**Given request**
Copy out the rows below word for word, starting at the line that contains "What is the separation" and ending with the last line of the rows, both included.

[Spatial relationship rows]
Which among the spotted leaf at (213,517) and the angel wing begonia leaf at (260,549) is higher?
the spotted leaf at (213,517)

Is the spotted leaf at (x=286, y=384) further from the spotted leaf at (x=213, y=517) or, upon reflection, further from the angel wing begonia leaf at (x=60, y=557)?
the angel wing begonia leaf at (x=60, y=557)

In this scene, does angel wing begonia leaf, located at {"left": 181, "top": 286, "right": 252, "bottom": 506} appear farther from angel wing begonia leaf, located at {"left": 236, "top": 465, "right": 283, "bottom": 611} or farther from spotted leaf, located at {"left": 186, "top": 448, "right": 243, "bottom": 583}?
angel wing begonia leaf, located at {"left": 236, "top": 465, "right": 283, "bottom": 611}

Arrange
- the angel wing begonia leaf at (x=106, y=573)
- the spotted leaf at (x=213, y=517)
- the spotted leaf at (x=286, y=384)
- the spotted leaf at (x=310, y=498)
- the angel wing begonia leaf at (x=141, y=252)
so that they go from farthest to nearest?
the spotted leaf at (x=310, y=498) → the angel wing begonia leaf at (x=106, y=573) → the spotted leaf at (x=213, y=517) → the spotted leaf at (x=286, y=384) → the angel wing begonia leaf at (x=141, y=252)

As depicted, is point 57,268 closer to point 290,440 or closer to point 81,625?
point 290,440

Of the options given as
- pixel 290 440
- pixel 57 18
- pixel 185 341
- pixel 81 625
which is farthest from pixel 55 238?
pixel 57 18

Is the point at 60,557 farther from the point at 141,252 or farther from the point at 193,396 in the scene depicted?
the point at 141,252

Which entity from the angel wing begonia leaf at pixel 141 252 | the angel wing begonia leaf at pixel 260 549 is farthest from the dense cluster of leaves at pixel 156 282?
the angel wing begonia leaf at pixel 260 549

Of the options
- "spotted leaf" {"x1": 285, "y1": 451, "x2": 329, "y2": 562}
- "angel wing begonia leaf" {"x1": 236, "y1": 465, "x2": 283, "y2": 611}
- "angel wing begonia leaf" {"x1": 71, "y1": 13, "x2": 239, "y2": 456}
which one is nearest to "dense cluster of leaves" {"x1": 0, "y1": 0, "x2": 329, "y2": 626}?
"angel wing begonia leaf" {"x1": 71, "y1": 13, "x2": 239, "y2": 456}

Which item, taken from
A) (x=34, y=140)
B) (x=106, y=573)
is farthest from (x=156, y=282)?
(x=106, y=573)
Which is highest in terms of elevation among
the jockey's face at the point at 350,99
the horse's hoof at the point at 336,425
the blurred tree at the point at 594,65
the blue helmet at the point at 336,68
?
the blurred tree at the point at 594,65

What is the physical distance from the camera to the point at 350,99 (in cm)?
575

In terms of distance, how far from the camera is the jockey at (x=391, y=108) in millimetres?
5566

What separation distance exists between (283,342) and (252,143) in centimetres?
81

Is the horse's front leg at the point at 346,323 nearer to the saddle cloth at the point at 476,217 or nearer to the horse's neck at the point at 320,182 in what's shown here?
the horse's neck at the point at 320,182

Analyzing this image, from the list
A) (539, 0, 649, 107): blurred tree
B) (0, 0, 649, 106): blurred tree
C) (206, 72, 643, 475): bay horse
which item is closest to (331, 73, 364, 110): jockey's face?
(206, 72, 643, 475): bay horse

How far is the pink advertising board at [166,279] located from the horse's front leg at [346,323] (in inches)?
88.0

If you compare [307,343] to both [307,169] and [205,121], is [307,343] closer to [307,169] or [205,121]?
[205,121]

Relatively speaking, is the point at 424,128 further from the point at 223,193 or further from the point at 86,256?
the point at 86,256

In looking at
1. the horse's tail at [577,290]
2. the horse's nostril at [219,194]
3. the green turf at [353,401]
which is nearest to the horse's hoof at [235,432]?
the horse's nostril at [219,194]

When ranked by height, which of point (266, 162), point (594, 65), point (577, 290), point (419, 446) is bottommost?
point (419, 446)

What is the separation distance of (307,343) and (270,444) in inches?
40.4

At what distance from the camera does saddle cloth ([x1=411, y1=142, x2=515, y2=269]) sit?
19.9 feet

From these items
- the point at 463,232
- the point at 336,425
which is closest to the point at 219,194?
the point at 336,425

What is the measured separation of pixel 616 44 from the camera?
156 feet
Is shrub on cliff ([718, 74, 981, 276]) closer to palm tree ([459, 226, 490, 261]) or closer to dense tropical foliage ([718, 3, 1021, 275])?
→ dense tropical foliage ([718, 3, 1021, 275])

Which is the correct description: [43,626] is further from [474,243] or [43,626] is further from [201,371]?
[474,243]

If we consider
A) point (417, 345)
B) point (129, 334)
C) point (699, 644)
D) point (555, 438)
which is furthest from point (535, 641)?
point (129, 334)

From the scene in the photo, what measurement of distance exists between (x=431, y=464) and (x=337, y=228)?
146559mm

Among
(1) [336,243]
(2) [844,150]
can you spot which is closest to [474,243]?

**Final result**
What is the separation distance of (307,343) and (270,444) in inches?
40.4

At what distance from the camera does saddle cloth ([x1=411, y1=142, x2=515, y2=269]) sit?
19.9 feet

From these items
- the point at 463,232
- the point at 336,425
which is closest to the point at 219,194?
the point at 336,425

What is the measured separation of pixel 616 44 from the camera?
156 feet
Is shrub on cliff ([718, 74, 981, 276]) closer to palm tree ([459, 226, 490, 261]) or closer to dense tropical foliage ([718, 3, 1021, 275])?
→ dense tropical foliage ([718, 3, 1021, 275])

Which is the correct description: [43,626] is further from [474,243] or [43,626] is further from [201,371]?
[474,243]

If we consider
A) point (417, 345)
B) point (129, 334)
C) point (699, 644)
D) point (555, 438)
which is furthest from point (535, 641)?
point (129, 334)

From the scene in the photo, what measurement of distance exists between (x=431, y=464) and (x=337, y=228)?
146559mm

Among
(1) [336,243]
(2) [844,150]
can you spot which is closest to [474,243]?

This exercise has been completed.